PRINCETON, NJ -- Middle-aged Americans are more likely than those younger and older to worry about personal financial issues. Within this broad middle-aged category, those aged 50 to 64 are either as likely as or more likely than those aged 30 to 49 to worry about most financial problems. The single exception is the issue of paying for college -- about which the younger middle-aged group worries significantly more.
These data are from Gallup's Economy and Personal Finance survey, conducted annually since 2001. This year's survey includes 2,017 interviews, conducted April 4-14. The survey shows that 45% of all Americans rate their financial situations as excellent or good and 47% say their finances are getting better, improved somewhat from recent years -- but still not recovered to the solid majority levels generally measured before 2008. As part of the survey, Gallup asked Americans how much they worry about eight different personal financial matters, which revealed that overall, retirement remains their top concern.

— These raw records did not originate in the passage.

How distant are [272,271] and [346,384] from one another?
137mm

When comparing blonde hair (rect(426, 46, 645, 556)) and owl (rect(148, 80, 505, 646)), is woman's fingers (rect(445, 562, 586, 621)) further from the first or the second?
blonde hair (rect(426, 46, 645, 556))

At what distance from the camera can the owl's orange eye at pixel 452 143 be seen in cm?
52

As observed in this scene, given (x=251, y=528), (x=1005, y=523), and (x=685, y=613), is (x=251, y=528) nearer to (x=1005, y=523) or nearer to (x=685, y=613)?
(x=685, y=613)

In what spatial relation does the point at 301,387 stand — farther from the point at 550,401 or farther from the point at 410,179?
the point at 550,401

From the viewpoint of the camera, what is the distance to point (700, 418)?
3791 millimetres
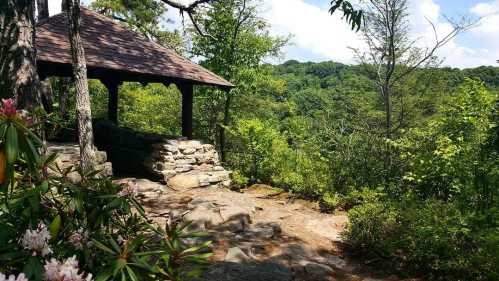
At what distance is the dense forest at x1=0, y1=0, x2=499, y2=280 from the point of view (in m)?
Result: 5.29

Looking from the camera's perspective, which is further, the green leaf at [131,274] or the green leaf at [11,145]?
the green leaf at [131,274]

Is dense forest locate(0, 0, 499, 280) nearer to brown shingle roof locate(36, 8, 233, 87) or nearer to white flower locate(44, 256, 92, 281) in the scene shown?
white flower locate(44, 256, 92, 281)

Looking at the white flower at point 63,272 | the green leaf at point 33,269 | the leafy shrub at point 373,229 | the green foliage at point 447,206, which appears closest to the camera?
the white flower at point 63,272

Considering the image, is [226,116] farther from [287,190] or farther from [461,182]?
[461,182]

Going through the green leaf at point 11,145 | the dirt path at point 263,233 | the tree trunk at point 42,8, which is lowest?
the dirt path at point 263,233

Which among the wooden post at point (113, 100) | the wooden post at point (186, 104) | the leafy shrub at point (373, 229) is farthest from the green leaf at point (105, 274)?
the wooden post at point (113, 100)

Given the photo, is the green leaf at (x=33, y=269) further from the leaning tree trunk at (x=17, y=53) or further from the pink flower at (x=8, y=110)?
the leaning tree trunk at (x=17, y=53)

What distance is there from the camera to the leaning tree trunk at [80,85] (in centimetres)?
648

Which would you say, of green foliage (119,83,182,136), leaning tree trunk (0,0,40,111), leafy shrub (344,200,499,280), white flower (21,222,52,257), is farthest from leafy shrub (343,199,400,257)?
green foliage (119,83,182,136)

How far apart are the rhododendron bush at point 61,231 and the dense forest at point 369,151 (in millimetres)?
22

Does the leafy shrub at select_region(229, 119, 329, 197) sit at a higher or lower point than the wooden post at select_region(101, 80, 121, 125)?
lower

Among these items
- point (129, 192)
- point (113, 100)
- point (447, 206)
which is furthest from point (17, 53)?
Result: point (113, 100)

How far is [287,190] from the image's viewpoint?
10.2 m

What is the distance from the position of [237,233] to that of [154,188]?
9.59 ft
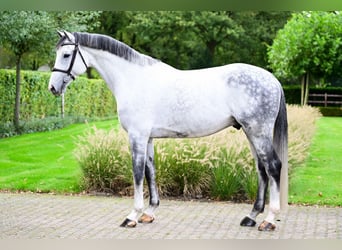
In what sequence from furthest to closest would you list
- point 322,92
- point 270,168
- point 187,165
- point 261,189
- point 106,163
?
point 322,92 → point 106,163 → point 187,165 → point 261,189 → point 270,168

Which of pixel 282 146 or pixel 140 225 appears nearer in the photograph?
pixel 282 146

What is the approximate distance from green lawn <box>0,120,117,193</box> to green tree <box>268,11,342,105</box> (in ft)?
26.2

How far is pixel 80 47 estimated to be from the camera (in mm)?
5645

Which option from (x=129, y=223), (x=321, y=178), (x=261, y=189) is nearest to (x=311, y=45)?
(x=321, y=178)

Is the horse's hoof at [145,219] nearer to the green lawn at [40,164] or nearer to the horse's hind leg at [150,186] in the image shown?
the horse's hind leg at [150,186]

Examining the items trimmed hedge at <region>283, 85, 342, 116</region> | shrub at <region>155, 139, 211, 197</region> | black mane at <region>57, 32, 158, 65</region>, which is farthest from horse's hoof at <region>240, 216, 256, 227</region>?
trimmed hedge at <region>283, 85, 342, 116</region>

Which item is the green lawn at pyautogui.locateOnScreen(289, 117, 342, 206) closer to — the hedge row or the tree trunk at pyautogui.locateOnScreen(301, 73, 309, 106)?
the hedge row

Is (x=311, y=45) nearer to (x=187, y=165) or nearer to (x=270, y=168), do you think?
(x=187, y=165)

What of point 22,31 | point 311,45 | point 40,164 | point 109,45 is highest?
point 311,45

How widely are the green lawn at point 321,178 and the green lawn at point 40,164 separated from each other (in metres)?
2.79

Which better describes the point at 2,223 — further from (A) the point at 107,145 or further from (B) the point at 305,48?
(B) the point at 305,48

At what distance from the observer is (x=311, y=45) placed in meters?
19.4

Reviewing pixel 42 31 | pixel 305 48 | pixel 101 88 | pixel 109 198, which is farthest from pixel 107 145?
pixel 305 48

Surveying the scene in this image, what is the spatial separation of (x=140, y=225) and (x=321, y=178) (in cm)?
372
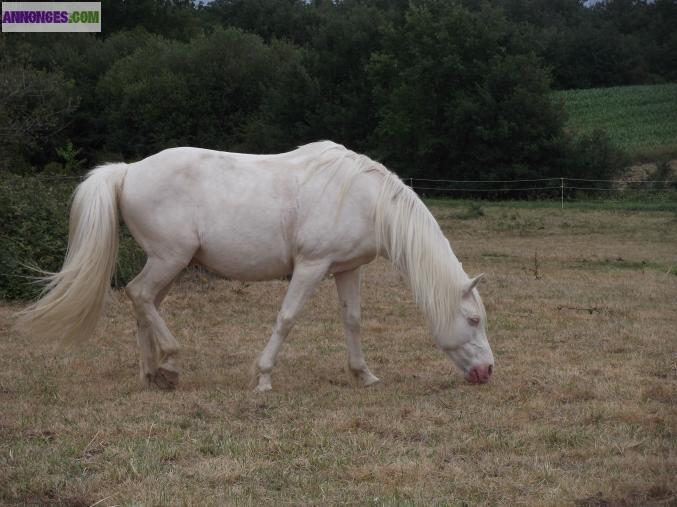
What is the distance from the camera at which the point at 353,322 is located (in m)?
6.77

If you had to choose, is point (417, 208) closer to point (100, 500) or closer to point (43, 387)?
point (43, 387)

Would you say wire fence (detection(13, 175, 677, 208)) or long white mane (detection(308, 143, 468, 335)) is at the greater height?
long white mane (detection(308, 143, 468, 335))

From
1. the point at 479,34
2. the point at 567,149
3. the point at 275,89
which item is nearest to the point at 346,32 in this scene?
the point at 275,89

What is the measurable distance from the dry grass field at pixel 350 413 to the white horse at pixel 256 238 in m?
0.43

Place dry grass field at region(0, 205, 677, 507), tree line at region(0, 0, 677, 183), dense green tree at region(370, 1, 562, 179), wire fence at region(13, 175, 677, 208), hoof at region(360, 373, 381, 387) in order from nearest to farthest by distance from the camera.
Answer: dry grass field at region(0, 205, 677, 507)
hoof at region(360, 373, 381, 387)
wire fence at region(13, 175, 677, 208)
tree line at region(0, 0, 677, 183)
dense green tree at region(370, 1, 562, 179)

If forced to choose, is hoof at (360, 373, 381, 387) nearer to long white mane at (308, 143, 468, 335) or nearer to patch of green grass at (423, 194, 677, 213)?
long white mane at (308, 143, 468, 335)

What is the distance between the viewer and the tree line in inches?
1181

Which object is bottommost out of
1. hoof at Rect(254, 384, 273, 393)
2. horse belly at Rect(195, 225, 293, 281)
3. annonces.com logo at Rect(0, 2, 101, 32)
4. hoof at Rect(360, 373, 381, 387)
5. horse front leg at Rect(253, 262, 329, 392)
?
hoof at Rect(360, 373, 381, 387)

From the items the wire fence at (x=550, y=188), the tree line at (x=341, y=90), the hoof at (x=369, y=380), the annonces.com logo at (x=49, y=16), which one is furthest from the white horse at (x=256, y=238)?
the annonces.com logo at (x=49, y=16)

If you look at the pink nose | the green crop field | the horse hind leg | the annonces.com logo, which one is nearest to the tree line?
the annonces.com logo

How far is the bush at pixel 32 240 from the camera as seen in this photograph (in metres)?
10.1

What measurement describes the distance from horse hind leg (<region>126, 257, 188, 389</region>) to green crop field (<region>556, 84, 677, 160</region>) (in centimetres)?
3241

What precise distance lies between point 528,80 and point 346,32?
12.1 meters

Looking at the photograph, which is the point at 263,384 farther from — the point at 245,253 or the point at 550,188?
the point at 550,188
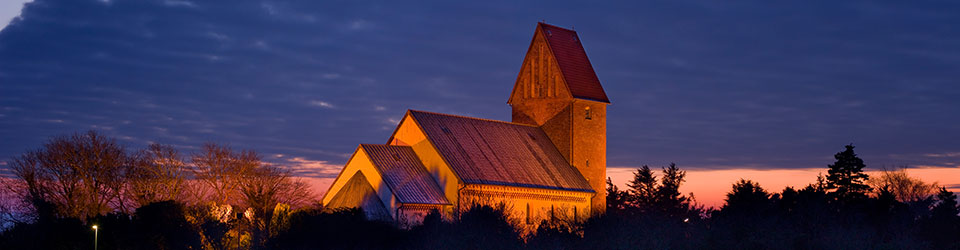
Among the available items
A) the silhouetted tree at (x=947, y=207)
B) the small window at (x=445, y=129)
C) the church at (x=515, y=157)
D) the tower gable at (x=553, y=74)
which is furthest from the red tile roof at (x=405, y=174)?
the silhouetted tree at (x=947, y=207)

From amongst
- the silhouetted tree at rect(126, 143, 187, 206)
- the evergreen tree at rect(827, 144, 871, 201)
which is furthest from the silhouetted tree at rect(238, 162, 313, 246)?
the evergreen tree at rect(827, 144, 871, 201)

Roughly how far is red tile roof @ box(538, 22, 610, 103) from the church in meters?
0.09

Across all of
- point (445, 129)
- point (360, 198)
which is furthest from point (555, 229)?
point (445, 129)

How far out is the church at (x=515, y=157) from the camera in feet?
155

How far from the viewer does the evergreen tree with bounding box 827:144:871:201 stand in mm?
51969

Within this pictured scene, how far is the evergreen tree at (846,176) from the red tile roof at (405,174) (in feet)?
69.7

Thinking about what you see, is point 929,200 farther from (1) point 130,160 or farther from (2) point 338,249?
(1) point 130,160

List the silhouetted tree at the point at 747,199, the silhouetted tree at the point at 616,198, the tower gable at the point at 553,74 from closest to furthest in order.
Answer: the silhouetted tree at the point at 747,199
the tower gable at the point at 553,74
the silhouetted tree at the point at 616,198

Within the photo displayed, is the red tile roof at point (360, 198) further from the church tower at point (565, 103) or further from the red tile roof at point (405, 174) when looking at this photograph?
the church tower at point (565, 103)

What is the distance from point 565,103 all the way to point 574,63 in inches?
142

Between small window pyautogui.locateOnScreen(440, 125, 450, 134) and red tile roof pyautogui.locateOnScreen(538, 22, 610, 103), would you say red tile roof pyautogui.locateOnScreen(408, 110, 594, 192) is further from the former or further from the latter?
red tile roof pyautogui.locateOnScreen(538, 22, 610, 103)

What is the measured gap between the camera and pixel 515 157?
179ft

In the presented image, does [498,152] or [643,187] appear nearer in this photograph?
[498,152]

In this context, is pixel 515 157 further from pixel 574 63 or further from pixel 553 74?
pixel 574 63
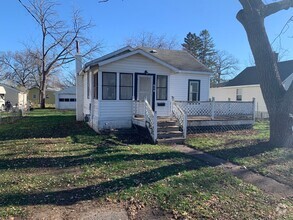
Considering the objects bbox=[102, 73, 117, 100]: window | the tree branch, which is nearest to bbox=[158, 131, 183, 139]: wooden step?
bbox=[102, 73, 117, 100]: window

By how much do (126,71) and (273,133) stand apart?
6972mm

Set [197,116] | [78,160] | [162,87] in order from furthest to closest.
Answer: [197,116] < [162,87] < [78,160]

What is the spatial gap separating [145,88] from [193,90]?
17.7ft

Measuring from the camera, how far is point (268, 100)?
9555mm

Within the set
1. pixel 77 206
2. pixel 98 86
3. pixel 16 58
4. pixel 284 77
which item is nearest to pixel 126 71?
pixel 98 86

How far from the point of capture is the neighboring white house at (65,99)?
40.0 metres

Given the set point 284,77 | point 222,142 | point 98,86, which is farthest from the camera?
point 284,77

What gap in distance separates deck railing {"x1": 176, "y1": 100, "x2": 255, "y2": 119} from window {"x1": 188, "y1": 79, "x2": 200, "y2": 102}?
3.32 metres

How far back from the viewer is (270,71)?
9398 millimetres

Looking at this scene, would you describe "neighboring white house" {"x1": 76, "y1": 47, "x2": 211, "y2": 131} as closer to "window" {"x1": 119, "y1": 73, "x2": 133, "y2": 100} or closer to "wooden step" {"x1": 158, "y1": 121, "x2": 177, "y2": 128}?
"window" {"x1": 119, "y1": 73, "x2": 133, "y2": 100}

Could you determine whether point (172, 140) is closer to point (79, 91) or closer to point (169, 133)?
point (169, 133)

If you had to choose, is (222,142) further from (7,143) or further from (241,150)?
(7,143)

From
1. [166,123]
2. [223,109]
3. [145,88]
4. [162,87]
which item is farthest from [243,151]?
[145,88]

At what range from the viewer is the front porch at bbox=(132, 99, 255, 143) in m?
10.8
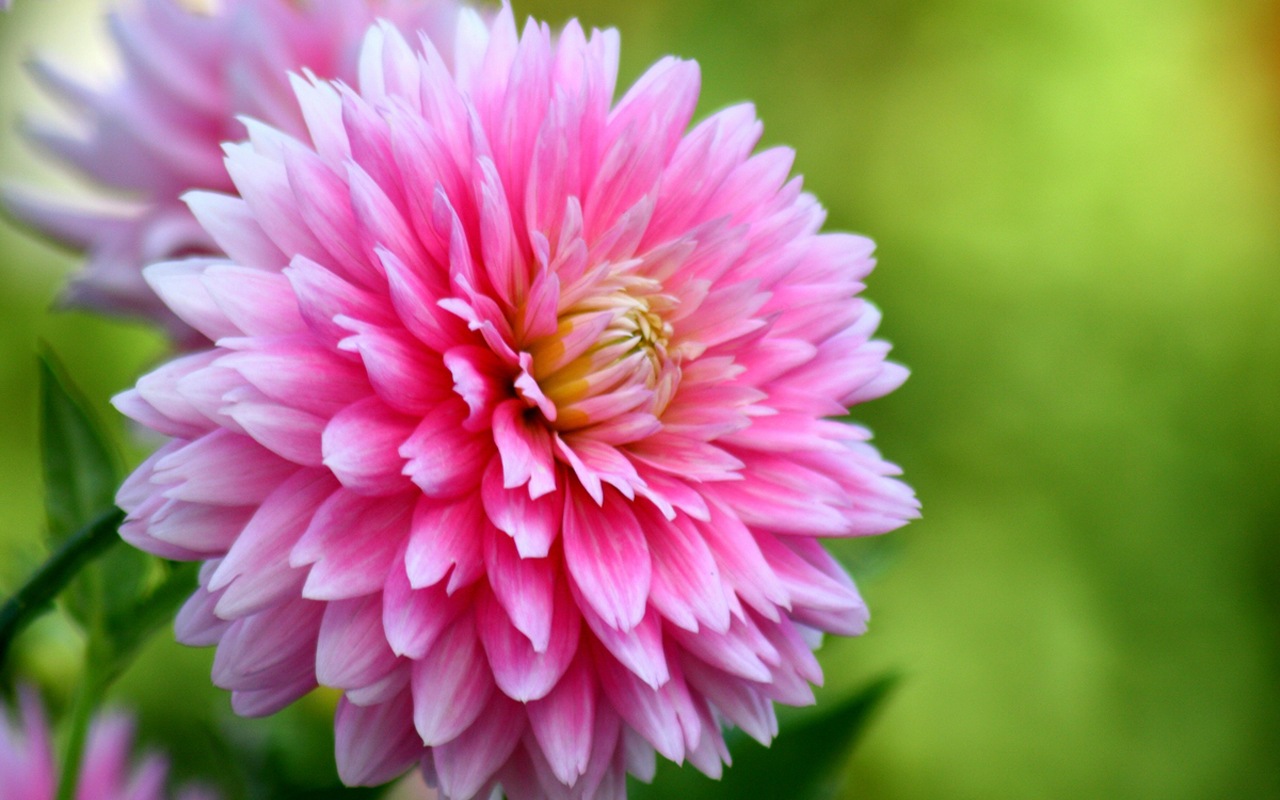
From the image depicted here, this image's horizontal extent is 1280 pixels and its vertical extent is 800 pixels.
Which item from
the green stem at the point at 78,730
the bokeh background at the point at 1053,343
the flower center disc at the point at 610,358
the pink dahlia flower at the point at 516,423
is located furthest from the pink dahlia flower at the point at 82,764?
the bokeh background at the point at 1053,343

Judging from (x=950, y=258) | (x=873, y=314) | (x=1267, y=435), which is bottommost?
(x=1267, y=435)

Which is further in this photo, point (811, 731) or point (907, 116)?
point (907, 116)

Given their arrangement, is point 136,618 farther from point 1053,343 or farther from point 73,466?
point 1053,343

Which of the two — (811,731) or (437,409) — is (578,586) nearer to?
(437,409)

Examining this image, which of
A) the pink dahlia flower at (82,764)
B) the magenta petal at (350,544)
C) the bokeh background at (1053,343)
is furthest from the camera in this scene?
the bokeh background at (1053,343)

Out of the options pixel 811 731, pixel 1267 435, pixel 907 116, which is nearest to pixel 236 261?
pixel 811 731

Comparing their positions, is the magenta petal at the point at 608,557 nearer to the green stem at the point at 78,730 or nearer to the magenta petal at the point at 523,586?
the magenta petal at the point at 523,586

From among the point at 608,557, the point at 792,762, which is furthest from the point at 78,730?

Middle-aged Americans are more worried than those younger and older about most of the eight financial issues. But those aged 18 to 29 are roughly as worried about not being able to pay the rent or mortgage, and not being able to pay monthly bills. And those aged 50 to 64 are particularly worried about maintaining their standard of living.
The top worries in age group differ slightly:
- All in all, the top financial worries for those aged 18 to 29 are not having enough money to pay for medical costs in an emergency a severe illness, not having enough money for retirement, and not being able to maintain their standard of living.
- The top three worries among those aged 30 to 49 are not having enough money for retirement, paying for a medical emergency, and paying for children's college costs.
- The top three worries among those aged 50 to 64 are paying for retirement, paying for a medical emergency, and maintaining their current standard of living.
- The top three worries among those aged 65 and older are the same as for those 50 to 64, although medical costs are No. 1, and in all instances there are significantly lower levels of overall worry.
Financial Worries Decrease With Income, With Two Exceptions
Worry about the eight financial issues generally decreases as household income increases, as would be expected. Worry is highest -- in some instances, by small amounts -- for those making less than $30,000 across all eight concerns, and is lowest in all cases except paying for college among those making $100,000 and over, though again, some differences are small. Compared with the other concerns, worry about retirement and about paying for children in college are relatively flat across income categories.
Middle-aged Americans generally worry more about personal financial issues than do young adults or seniors. Presumably, young Americans have yet to face many of the financial challenges that come with having a family or buying a home, while older Americans are mostly retired and are receiving Social Security and Medicare, and anticipate fewer life changes that would disrupt their financial situations.
Worry appears to achieve its highest points in the 50- to 64-year-old age range, perhaps because this group feels vulnerable to potential job losses, even while getting closer to retirement. Still, by the time Americans reach this age group, concern about one issue -- paying for children in college -- drops significantly compared with concern among those aged 30 to 49.
Additionally, the more money an American makes, the less likely he or she is to worry about financial issues. But high incomes do not shelter Americans from all financial worries. Even those in the highest income categories evince concern about retirement and paying for college educations at levels that are quite similar to those of Americans with lower incomes.
Results for this Gallup poll are based on telephone interviews conducted April 4-14, 2013, with a random sample of 2,017 adults, aged 18 and older, living in all 50 U.S. states and the District of Columbia.
For results based on the total sample of national adults, one can say with 95% confidence that the margin of sampling error is ±3 percentage points.
Interviews are conducted with respondents on landline telephones and cellular phones, with interviews conducted in Spanish for respondents who are primarily Spanish-speaking. Each sample of national adults includes a minimum quota of 50% cellphone respondents and 50% landline respondents, with additional minimum quotas by region. Landline telephone numbers are chosen at random among listed telephone numbers. Cellphone numbers are selected using random digit dial methods. Landline respondents are chosen at random within each household on the basis of which member had the most recent birthday.
Samples are weighted to correct for unequal selection probability, nonresponse, and double coverage of landline and cell users in the two sampling frames. They are also weighted to match the national demographics of gender, age, race, Hispanic ethnicity, education, region, population density, and phone status (cellphone only/landline only/both, cellphone mostly, and having an unlisted landline number). Demographic weighting targets are based on the March 2012 Current Population Survey figures for the aged 18 and older U.S. population. Phone status targets are based on the July-December 2011 National Health Interview Survey. Population density targets are based on the 2010 census. All reported margins of sampling error include the computed design effects for weighting.
In addition to sampling error, question wording and practical difficulties in conducting surveys can introduce error or bias into the findings of public opinion polls.